I tell him about the lions I see everywhere. I tell him about the ocean and about finding a dress to wear to his funeral...and then hating it and finding a second one. I tell him how sad I am but ask him not to worry about me. Sometimes I ask him for help. I ask him to talk to me and send me signs from Heaven and I come back to those pages and thank him when he does. I ask him what it's like in Heaven and if he is happy. I tell him how proud I am of him. My brain knows these are words he will never read but my heart needs to get them out. It's become sort of a lifeline, much like this blog, to write to him. It keeps him alive to me.
My grief demands a lot of my attention these days. I am trying to accept it and integrate it into my life. It hurts a lot but I try to sit with it, feel it, and try to let it be. I try to let my husband hold me as I ugly cry. I try to take deep breaths. That's what the books say to do. And they also say to write if it feels good to do so. So I keep writing to Owen, and I keep allowing these stories to flow as freely as my tears. Again, it's not healing, but it's helping with the integration.
Many, many people have said they can't explain it but they feel connected to Owen, changed by him, somehow different having known him, or known of him. If you are one of these people, I hope you always feel this way. I hope you also don't try to analyze it and explain it away but rather let that feeling inhabit you, let him breathe something new into you that perhaps wasn't there before. If somehow he can bring you closer to someone you have lost or someone still living that you haven't spoken to in a while, I hope you'll embrace that--maybe even have the courage to act on it. Maybe you never had a child and you feel connected to Owen and writing to him feels good. If Owen can do these things for you, please let him.
Now, please understand that I would trade all that connection, all those ways he's moved you (and I would do it without your permission and on your behalf), if I could have my sweet baby boy back. But in the unbearable loss of my baby, if there is meaning being cultivated in someone else's life, I am glad for that. And I am prayerful that one day such meaning will begin to be cultivated again in my own.
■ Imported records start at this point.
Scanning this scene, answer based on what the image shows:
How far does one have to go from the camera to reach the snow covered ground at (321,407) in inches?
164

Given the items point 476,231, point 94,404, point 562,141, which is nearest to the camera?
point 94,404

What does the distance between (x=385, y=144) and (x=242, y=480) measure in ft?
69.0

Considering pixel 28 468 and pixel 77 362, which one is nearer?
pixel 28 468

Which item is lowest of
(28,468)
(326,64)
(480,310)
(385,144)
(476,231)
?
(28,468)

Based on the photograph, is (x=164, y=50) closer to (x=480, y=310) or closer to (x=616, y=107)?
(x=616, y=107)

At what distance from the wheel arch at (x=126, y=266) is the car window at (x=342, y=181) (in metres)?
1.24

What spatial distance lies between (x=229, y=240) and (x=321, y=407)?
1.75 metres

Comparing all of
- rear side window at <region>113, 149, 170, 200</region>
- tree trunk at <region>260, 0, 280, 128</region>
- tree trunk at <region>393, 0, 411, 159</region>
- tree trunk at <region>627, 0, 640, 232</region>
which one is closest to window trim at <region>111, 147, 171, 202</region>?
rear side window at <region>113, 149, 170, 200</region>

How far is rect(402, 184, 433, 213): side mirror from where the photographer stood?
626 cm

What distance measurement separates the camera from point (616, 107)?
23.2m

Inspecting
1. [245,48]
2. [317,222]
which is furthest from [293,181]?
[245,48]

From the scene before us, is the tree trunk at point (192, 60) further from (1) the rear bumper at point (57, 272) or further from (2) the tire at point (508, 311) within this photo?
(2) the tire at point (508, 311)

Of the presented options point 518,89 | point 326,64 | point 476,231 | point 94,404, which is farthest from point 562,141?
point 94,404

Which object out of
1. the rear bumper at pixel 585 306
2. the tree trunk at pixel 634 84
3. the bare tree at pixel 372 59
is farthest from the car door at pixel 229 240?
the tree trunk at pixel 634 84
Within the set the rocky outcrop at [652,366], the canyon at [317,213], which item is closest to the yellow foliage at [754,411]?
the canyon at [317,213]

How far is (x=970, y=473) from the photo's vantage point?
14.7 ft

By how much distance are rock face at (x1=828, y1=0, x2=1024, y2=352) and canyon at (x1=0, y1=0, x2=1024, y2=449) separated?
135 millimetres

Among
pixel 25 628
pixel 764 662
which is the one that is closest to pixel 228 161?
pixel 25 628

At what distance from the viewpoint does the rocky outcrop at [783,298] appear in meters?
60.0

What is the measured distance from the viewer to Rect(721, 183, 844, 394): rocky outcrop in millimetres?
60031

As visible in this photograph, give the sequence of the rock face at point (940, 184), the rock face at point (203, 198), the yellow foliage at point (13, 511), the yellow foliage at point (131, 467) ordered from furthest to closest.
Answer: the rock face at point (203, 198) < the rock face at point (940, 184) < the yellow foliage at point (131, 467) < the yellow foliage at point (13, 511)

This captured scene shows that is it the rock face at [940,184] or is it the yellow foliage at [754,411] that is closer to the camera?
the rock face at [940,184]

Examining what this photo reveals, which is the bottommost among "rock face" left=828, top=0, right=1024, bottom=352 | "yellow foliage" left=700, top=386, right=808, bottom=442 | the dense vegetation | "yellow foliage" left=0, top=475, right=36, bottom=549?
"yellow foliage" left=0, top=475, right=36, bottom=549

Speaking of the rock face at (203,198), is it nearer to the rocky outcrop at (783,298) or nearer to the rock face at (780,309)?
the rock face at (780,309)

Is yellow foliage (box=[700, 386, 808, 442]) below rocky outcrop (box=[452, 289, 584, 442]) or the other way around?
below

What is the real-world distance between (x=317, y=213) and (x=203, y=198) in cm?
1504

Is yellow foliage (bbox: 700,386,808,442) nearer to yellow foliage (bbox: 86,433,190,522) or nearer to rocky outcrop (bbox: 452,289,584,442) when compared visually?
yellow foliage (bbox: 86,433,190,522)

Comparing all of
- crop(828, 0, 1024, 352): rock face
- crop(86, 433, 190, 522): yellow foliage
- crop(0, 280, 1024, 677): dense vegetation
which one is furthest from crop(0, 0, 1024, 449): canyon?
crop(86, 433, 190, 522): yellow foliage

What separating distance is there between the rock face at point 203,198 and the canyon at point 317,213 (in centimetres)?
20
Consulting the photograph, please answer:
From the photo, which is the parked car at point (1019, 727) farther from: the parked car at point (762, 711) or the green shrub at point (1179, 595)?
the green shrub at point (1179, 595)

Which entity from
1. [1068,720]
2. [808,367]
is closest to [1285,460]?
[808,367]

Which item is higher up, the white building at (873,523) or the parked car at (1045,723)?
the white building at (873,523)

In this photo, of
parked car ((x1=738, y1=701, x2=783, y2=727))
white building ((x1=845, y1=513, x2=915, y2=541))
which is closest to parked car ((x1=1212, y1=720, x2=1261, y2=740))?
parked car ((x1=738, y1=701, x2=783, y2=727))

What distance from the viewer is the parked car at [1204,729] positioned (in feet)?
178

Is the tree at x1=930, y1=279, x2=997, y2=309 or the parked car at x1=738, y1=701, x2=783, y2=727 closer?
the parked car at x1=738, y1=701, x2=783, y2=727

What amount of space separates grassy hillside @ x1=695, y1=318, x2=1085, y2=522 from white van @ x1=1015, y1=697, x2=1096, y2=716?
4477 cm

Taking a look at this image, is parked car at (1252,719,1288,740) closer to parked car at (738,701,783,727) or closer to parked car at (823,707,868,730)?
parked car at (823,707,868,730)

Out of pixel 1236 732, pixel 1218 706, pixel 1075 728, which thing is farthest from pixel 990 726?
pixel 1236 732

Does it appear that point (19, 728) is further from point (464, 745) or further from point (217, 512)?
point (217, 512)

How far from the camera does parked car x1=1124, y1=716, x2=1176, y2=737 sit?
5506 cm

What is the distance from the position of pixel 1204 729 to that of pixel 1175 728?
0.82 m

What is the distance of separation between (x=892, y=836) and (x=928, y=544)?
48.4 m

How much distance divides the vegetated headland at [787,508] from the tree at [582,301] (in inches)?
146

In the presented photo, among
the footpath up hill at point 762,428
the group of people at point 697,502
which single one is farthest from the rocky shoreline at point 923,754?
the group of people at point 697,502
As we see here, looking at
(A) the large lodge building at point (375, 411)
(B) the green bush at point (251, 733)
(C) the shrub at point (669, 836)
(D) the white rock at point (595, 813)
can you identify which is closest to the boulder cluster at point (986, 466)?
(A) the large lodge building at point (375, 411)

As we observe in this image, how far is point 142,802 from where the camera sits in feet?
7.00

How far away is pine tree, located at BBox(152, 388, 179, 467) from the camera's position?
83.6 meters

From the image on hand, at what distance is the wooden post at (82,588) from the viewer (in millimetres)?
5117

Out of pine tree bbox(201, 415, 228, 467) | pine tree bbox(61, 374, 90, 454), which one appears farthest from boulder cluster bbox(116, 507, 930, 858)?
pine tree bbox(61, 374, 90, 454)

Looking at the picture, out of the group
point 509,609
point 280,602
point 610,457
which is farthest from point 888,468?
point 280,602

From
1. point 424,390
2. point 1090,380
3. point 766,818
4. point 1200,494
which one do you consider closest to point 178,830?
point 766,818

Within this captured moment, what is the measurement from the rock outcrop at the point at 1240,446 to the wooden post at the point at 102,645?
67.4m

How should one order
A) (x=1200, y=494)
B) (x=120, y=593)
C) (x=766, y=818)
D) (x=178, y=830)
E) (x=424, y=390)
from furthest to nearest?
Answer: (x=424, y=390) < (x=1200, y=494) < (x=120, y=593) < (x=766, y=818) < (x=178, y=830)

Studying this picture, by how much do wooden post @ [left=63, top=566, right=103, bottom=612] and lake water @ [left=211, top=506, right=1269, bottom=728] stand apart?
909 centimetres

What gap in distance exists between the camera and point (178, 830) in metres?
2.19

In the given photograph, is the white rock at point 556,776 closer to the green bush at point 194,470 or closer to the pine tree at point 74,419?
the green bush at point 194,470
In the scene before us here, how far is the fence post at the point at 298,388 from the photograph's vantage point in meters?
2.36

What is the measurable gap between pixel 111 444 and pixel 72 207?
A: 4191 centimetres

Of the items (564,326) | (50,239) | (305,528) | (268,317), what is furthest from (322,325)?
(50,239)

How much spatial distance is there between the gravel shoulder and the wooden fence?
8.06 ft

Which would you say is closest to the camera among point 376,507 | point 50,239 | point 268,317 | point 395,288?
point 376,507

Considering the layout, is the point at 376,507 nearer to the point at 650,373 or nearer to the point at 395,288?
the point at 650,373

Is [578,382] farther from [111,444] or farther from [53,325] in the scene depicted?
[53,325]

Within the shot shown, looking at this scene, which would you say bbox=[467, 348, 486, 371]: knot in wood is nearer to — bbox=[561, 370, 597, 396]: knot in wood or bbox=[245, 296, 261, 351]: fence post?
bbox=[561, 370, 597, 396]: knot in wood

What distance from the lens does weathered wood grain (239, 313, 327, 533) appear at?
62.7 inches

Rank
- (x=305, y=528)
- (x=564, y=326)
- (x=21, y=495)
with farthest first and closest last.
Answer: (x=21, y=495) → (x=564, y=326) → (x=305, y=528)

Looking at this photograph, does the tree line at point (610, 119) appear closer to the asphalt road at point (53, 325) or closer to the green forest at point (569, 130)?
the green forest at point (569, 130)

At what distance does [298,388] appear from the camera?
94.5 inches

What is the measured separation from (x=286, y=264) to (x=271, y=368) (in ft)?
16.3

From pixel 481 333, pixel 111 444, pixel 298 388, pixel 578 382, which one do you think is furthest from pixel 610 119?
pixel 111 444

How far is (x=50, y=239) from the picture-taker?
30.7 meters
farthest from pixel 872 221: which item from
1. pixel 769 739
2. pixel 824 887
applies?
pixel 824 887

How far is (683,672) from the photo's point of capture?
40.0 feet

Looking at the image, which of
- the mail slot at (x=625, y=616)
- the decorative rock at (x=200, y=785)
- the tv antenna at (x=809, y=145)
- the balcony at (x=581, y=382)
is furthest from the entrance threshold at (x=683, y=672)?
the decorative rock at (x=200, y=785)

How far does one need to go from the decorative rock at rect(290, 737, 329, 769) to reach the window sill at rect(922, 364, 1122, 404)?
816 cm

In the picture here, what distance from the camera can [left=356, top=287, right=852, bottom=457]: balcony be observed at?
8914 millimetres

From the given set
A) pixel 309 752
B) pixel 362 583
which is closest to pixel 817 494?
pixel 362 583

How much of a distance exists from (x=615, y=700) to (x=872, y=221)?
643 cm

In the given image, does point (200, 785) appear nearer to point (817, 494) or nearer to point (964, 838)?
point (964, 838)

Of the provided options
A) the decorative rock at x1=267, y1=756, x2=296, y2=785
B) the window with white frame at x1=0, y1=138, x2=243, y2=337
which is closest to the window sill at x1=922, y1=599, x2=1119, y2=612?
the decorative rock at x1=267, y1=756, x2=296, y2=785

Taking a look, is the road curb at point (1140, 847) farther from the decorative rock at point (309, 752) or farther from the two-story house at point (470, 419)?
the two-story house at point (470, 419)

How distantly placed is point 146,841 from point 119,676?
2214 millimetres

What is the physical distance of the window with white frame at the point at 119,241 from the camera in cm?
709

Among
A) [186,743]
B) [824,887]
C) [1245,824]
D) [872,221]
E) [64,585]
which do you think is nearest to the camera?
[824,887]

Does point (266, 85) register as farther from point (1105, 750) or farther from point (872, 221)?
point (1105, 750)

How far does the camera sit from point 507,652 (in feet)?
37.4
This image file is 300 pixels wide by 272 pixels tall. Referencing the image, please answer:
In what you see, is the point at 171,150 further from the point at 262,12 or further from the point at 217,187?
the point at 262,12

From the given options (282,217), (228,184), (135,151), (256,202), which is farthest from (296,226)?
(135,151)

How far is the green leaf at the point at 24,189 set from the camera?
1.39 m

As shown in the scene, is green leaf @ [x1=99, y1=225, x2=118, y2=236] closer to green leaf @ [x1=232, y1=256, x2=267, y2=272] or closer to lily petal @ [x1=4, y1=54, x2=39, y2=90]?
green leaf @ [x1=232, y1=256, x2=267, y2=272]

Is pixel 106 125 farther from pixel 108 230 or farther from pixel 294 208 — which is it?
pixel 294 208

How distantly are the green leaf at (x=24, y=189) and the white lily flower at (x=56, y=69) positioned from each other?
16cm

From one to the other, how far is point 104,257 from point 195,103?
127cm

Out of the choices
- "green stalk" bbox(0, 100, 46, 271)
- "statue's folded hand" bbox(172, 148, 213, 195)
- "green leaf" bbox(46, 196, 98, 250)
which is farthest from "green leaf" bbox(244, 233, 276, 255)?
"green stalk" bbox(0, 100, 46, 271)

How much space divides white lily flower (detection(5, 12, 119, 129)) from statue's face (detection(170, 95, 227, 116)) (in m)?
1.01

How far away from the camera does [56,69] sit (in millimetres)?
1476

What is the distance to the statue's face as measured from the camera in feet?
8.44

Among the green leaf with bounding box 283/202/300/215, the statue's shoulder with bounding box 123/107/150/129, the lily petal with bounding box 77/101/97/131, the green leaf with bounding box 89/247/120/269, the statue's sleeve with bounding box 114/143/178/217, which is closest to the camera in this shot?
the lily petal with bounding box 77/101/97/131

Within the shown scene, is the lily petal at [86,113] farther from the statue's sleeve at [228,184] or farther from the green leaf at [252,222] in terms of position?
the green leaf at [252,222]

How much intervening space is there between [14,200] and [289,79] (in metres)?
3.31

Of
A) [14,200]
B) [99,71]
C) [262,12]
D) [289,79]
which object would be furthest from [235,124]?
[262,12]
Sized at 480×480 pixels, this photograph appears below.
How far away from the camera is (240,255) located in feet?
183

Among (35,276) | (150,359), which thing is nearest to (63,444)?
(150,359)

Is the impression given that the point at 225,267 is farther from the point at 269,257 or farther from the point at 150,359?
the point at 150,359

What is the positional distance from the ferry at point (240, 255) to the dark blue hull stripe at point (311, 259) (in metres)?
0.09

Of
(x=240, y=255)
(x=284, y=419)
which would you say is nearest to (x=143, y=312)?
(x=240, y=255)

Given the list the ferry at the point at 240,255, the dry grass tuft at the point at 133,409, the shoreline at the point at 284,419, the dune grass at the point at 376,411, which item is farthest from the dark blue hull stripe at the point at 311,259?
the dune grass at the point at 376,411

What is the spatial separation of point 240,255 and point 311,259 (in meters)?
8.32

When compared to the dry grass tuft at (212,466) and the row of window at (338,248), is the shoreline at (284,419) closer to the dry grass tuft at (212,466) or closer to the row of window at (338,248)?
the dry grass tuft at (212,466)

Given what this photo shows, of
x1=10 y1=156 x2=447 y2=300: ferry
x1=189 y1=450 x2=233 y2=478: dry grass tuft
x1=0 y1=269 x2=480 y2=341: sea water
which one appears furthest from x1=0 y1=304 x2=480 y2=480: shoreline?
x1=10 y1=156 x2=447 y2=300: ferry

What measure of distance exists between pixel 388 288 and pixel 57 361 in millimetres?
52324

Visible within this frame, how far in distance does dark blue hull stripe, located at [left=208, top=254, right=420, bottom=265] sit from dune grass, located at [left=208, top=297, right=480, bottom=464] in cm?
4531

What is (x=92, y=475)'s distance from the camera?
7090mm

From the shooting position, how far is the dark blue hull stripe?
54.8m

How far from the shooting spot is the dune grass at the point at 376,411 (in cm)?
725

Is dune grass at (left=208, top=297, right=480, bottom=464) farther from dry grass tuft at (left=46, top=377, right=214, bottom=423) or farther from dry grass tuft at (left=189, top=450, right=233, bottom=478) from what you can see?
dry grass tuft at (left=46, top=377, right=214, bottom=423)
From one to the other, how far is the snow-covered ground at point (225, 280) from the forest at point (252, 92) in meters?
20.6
If you want to share what Owen meant to you or how he changed you I would love if you would also write to him. But really write, don't email. Don't text. Get out that stationary, that journal, a blank page in the back of your kid's math notebook...start with "Dear Owen" and then just write. And then stick a stamp on it like we used to, and send it to us. We would love to read your words and we think that maybe they'll help us on our journey through this thick fog of grief towards healing. At the very least it will put more loving energy into the universe, and God knows our world needs so, so much. If you don't have our address, send us a message and we will give it to you.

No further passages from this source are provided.